役所広司が熱演!オリンピック東京開催に尽力した嘉納治五郎とは<いだてん>
9月29日(日)に放送された大河ドラマ「いだてん〜東京オリムピック噺(ばなし)〜」(毎週日曜夜8:00-8:45ほか、NHK総合ほか)では、役所広司演じる嘉納治五郎の死が描かれた。
同作は宮藤官九郎が脚本を務め、中村勘九郎と阿部サダヲのダブル主演で描く日本のスポーツの歴史物語。日本で初めてのオリンピックに参加した金栗四三(勘九郎)と、日本にオリンピックを招致した田畑政治(阿部)が奮闘する姿を描く。
講道館柔道の創始者でもあり、”日本スポーツの父”と呼ばれる嘉納は、アジア初のIOC委員となった人物。
日本のオリンピック初出場のために奮闘し、1912年のストックホルムオリンピックに選手団団長として参加。その後はオリンピック初のアジア開催を目指して東京招致に奔走し、同作には金栗四三篇からこれまで登場し続けている。
嘉納について同作のスポーツ史考証を務める筑波大学教授・真田久氏は、「これまでは柔道の嘉納治五郎というと、神様のように奉られてきましたが、『いだてん―』の嘉納治五郎は、喜怒哀楽がはっきりし、それでいて理想を見失わないキャラクター、つまり人間味のある人物として描かれていると思います。教育者やIOC委員としての治五郎の資料と照らし合わせると、実像に近いと思います」と語る。
また、嘉納が残した功績については、「日本のスポーツにとっては、オリンピックを通して国際舞台への道を開いたこと。オリンピックを契機に、陸上、水泳、テニス、サッカーなど様々なスポーツが世界に繋がっていきました。オリンピックに果たした功績としては、日本でのオリンピックの開催の意義を世界に認めさせたことでしょう。アジアでの初開催だけではなく、オリンピックを世界の文化にするために日本開催が必要だということを世界の人々が認めたということです」と話す。

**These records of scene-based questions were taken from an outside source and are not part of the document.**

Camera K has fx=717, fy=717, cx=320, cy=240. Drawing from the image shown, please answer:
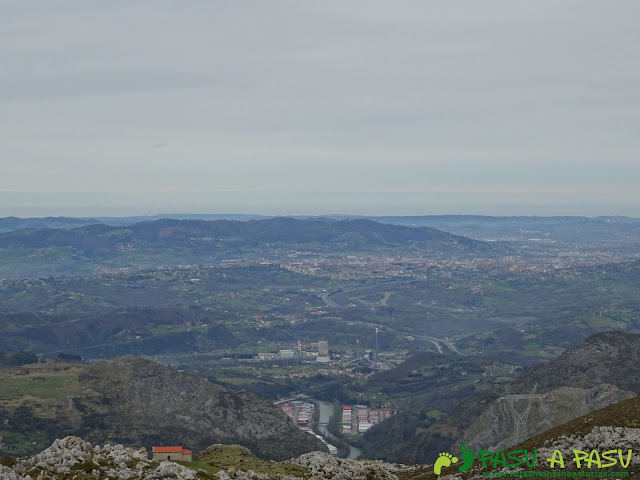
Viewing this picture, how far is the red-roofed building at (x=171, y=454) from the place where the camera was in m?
69.4

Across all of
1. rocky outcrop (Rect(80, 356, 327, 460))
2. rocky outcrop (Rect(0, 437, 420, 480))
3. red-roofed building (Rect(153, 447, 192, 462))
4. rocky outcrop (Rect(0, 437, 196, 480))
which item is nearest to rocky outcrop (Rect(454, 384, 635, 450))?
rocky outcrop (Rect(80, 356, 327, 460))

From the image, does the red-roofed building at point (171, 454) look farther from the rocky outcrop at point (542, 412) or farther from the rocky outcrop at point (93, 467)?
the rocky outcrop at point (542, 412)

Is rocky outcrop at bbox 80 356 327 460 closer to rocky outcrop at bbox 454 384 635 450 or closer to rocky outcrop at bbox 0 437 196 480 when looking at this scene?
rocky outcrop at bbox 454 384 635 450

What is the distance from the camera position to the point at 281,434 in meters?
169

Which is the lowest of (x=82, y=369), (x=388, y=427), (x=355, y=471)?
(x=388, y=427)

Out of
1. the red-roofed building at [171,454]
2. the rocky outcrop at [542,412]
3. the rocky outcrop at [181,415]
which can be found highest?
the red-roofed building at [171,454]

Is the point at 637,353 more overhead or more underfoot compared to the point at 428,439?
more overhead

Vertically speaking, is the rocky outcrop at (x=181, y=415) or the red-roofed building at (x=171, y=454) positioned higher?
the red-roofed building at (x=171, y=454)

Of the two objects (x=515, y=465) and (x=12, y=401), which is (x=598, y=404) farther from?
(x=12, y=401)

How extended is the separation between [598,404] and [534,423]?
11.9 meters

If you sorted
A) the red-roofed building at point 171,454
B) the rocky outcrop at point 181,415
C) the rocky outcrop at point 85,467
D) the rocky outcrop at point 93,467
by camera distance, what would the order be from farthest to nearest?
the rocky outcrop at point 181,415 < the red-roofed building at point 171,454 < the rocky outcrop at point 93,467 < the rocky outcrop at point 85,467

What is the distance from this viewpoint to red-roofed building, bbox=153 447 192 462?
6938 cm

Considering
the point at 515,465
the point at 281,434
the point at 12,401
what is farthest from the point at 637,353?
the point at 12,401

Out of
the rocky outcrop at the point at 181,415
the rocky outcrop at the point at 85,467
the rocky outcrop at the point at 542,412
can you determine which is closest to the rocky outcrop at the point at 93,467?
the rocky outcrop at the point at 85,467
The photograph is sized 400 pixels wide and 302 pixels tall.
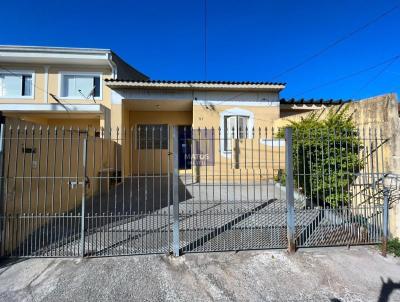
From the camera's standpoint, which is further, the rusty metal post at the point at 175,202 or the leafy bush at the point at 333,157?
the leafy bush at the point at 333,157

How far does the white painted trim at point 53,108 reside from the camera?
9133mm

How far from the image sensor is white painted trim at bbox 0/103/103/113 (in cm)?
913

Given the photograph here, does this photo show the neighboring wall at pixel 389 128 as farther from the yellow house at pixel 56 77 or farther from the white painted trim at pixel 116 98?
the yellow house at pixel 56 77

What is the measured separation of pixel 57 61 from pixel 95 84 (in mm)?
1854

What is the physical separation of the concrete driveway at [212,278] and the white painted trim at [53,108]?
6.87m

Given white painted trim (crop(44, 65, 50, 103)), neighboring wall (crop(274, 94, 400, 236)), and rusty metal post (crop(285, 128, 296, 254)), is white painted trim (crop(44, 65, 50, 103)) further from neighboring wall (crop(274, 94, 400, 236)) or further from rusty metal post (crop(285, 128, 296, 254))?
neighboring wall (crop(274, 94, 400, 236))

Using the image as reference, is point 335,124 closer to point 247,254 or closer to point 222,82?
point 247,254

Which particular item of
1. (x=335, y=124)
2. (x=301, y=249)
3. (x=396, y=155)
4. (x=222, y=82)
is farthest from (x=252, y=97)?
(x=301, y=249)

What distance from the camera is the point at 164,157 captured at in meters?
11.6

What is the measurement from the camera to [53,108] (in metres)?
9.40

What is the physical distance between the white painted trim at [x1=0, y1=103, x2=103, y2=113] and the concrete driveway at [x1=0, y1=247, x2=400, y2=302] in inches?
270

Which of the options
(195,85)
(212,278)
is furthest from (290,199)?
(195,85)

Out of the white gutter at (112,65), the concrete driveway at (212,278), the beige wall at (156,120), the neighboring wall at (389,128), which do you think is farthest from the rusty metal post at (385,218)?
the white gutter at (112,65)

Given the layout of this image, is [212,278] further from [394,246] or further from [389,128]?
[389,128]
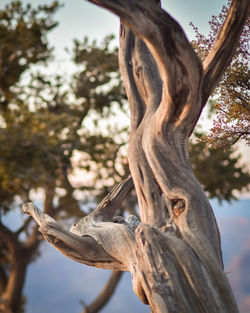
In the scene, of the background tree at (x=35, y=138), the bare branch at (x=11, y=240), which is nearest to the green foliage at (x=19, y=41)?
the background tree at (x=35, y=138)

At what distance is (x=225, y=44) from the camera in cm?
174

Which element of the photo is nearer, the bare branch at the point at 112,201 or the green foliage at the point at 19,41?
the bare branch at the point at 112,201

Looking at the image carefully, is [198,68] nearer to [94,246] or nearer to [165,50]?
[165,50]

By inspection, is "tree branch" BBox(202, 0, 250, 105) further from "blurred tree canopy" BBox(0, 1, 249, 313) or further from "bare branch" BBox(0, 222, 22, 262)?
"bare branch" BBox(0, 222, 22, 262)

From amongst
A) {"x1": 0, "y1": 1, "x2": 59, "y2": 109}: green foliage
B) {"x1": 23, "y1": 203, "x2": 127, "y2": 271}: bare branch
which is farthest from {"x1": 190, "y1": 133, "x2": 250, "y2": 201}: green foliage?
{"x1": 23, "y1": 203, "x2": 127, "y2": 271}: bare branch

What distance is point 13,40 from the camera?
22.5ft

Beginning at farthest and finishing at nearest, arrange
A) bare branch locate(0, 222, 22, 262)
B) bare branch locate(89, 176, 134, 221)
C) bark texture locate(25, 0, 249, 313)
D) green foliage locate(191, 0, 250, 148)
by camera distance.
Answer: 1. bare branch locate(0, 222, 22, 262)
2. bare branch locate(89, 176, 134, 221)
3. green foliage locate(191, 0, 250, 148)
4. bark texture locate(25, 0, 249, 313)

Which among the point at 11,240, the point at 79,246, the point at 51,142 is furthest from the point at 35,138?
the point at 79,246

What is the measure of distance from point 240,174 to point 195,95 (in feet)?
23.6

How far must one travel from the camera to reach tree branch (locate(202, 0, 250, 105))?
5.36 feet

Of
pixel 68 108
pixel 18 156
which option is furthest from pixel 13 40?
pixel 68 108

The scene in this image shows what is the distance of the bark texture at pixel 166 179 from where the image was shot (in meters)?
1.56

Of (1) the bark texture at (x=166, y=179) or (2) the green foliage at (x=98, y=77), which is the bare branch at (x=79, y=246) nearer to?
(1) the bark texture at (x=166, y=179)

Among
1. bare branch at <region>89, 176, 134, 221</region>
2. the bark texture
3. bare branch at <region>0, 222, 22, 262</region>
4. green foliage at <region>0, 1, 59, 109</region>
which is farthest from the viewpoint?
bare branch at <region>0, 222, 22, 262</region>
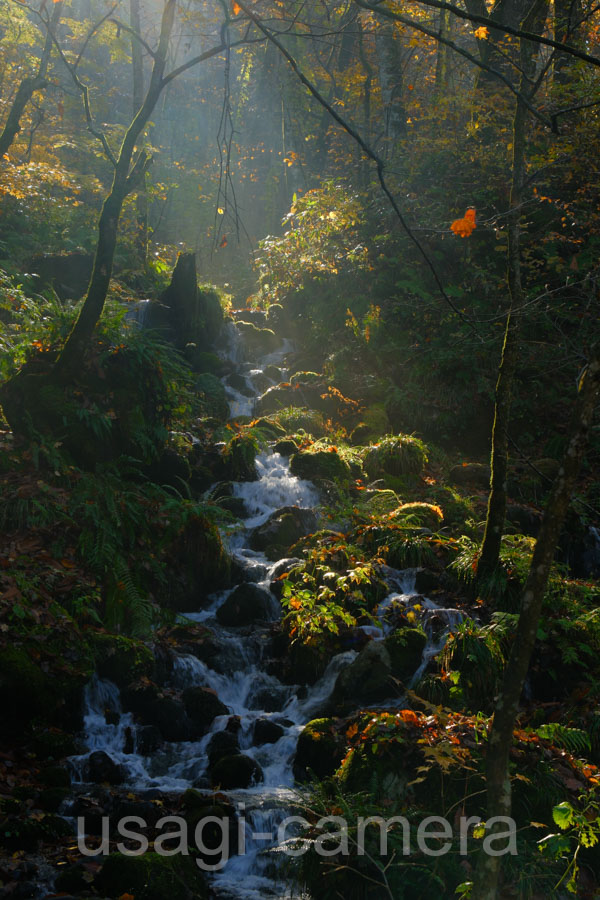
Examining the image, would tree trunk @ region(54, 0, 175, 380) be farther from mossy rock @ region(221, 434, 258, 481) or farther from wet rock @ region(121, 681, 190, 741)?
wet rock @ region(121, 681, 190, 741)

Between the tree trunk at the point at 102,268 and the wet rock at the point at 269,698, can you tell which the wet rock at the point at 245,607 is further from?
the tree trunk at the point at 102,268

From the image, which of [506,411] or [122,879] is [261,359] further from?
[122,879]

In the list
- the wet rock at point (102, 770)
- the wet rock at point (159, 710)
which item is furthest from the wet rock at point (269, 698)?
the wet rock at point (102, 770)

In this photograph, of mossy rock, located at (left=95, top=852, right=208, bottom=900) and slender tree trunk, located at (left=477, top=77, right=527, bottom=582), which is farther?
slender tree trunk, located at (left=477, top=77, right=527, bottom=582)

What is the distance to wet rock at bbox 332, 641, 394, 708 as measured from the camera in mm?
6164

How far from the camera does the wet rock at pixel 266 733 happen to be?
5922 millimetres

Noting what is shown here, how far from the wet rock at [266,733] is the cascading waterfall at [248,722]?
0.11 ft

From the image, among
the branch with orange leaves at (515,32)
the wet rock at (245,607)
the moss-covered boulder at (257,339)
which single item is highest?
the moss-covered boulder at (257,339)

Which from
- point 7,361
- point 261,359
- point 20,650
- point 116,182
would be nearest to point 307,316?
point 261,359

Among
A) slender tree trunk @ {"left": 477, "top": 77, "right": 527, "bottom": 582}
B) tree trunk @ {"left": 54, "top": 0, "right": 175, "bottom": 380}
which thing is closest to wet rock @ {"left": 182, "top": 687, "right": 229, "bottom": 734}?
slender tree trunk @ {"left": 477, "top": 77, "right": 527, "bottom": 582}

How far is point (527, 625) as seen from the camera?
2932 millimetres

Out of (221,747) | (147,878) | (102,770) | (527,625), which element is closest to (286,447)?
(221,747)

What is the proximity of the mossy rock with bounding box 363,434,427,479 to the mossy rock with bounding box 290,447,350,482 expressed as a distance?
499 millimetres

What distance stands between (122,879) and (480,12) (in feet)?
57.0
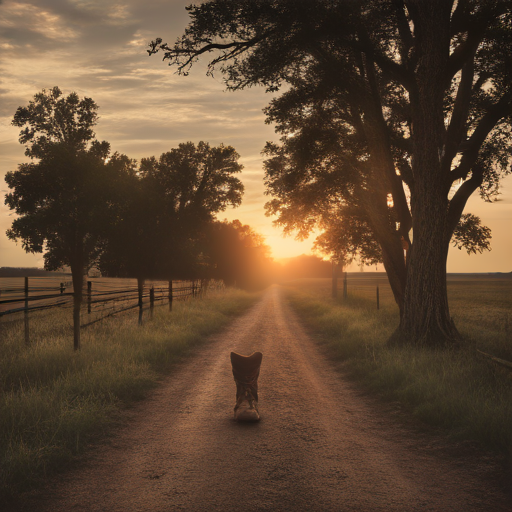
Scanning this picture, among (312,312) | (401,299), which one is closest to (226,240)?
(312,312)

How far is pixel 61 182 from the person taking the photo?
26984 mm

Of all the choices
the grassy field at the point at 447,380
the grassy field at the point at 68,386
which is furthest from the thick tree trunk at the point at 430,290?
the grassy field at the point at 68,386

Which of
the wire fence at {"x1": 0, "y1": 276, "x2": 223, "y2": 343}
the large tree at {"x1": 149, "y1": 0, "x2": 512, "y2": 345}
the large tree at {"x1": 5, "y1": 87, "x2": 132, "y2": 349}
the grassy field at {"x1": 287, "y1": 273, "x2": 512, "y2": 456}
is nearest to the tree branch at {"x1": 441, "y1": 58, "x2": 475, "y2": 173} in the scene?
the large tree at {"x1": 149, "y1": 0, "x2": 512, "y2": 345}

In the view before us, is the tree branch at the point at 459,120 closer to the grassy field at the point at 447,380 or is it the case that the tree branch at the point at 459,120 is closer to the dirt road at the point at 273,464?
the grassy field at the point at 447,380

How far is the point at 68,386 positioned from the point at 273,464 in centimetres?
405

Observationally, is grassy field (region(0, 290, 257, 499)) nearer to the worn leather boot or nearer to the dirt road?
the dirt road

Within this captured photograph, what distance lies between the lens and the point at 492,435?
514 centimetres

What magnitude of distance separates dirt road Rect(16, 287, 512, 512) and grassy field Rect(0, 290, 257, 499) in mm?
396

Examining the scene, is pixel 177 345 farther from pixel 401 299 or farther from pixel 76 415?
pixel 401 299

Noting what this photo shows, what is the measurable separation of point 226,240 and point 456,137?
4793 cm

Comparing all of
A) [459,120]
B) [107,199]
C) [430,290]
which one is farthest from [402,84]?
[107,199]

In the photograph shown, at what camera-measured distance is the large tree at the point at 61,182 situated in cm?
2655

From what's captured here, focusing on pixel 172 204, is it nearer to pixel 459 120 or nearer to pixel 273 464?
pixel 459 120

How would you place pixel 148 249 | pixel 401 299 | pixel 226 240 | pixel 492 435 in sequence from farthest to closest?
pixel 226 240, pixel 148 249, pixel 401 299, pixel 492 435
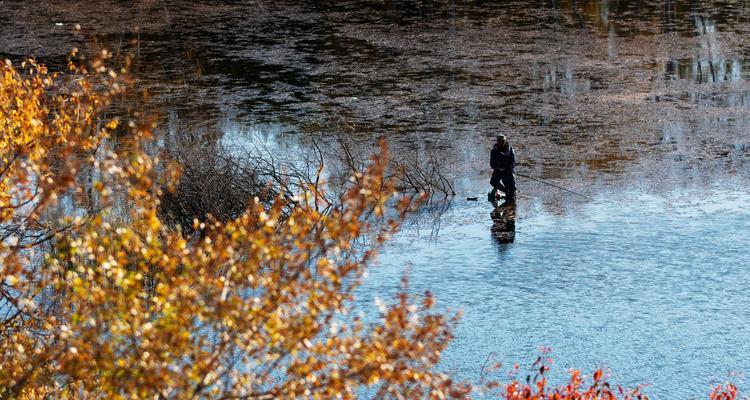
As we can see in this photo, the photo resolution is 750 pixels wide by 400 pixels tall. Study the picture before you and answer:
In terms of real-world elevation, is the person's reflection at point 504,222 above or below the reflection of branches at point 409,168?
below

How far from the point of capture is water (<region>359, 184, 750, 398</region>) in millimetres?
14984

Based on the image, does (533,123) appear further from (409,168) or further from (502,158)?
(502,158)

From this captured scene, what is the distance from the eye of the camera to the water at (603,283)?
1498cm

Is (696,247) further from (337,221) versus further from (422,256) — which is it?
(337,221)

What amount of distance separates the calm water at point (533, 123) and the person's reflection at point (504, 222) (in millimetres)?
152

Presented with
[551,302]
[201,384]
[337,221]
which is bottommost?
[551,302]

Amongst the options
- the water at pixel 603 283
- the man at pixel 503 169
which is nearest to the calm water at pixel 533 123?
the water at pixel 603 283

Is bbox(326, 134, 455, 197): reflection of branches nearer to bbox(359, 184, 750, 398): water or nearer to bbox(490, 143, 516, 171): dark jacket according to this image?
bbox(359, 184, 750, 398): water

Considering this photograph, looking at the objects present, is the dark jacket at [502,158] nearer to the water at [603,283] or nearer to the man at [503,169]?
the man at [503,169]

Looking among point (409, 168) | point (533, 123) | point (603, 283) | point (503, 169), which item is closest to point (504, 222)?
point (503, 169)

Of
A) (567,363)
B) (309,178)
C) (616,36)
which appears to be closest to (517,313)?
(567,363)

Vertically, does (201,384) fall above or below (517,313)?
above

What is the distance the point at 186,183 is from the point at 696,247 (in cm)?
791

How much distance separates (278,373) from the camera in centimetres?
1467
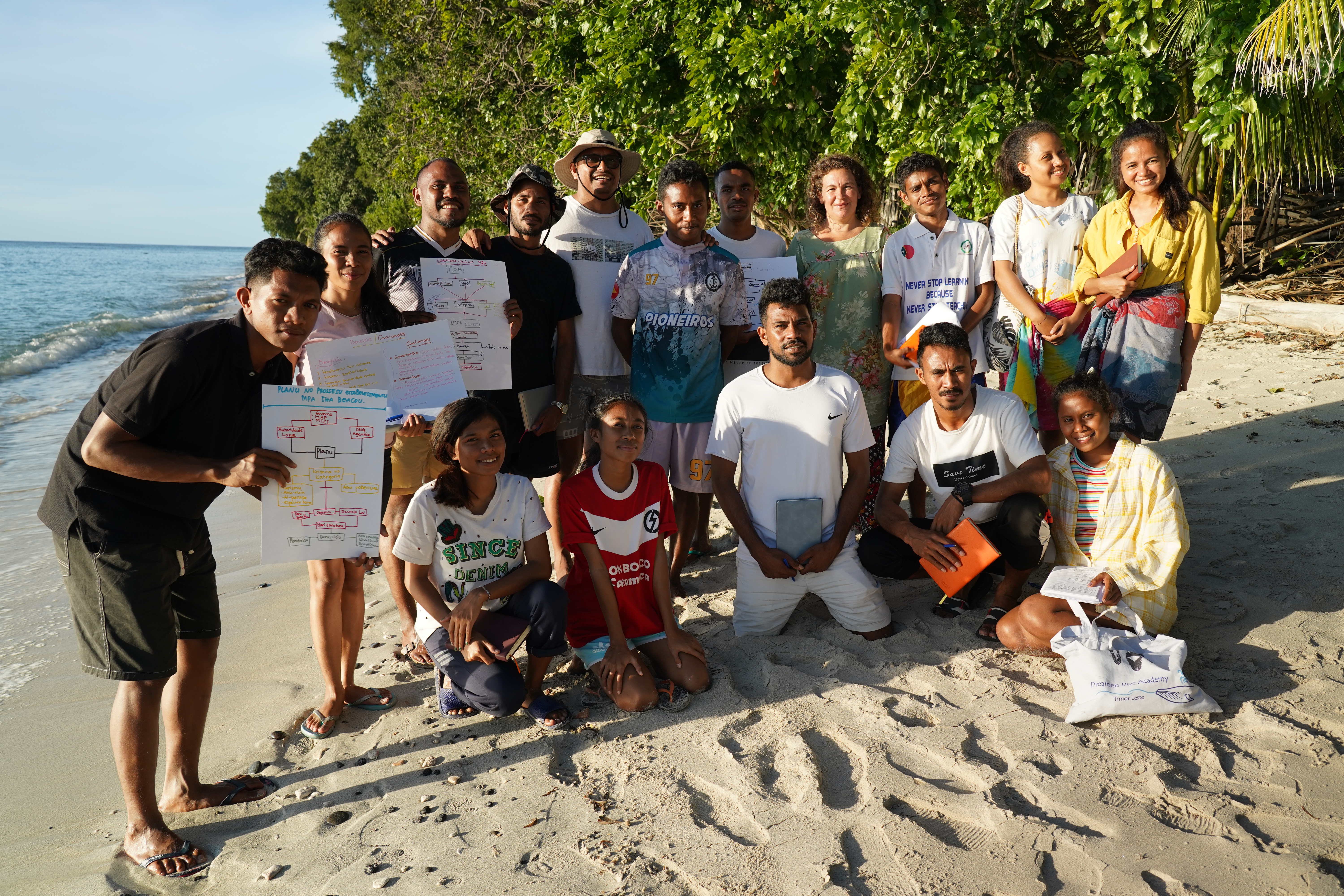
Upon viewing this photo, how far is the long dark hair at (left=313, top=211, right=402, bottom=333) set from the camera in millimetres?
3307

そしてそんな嘉納の行動には、「オリンピックの理念にはスポーツによる平和な社会の建設という理想があるので、日本での開催により、治五郎の提唱する『精力善用・自他共栄』(スポーツや教育で得た自身の力を目的に応じて効率よく活用し、特に他者のために尽くすことで、自分と他者がともに繁栄すること)の考えを広め、平和な社会を実現しようとしていた」という思いが込められていたという。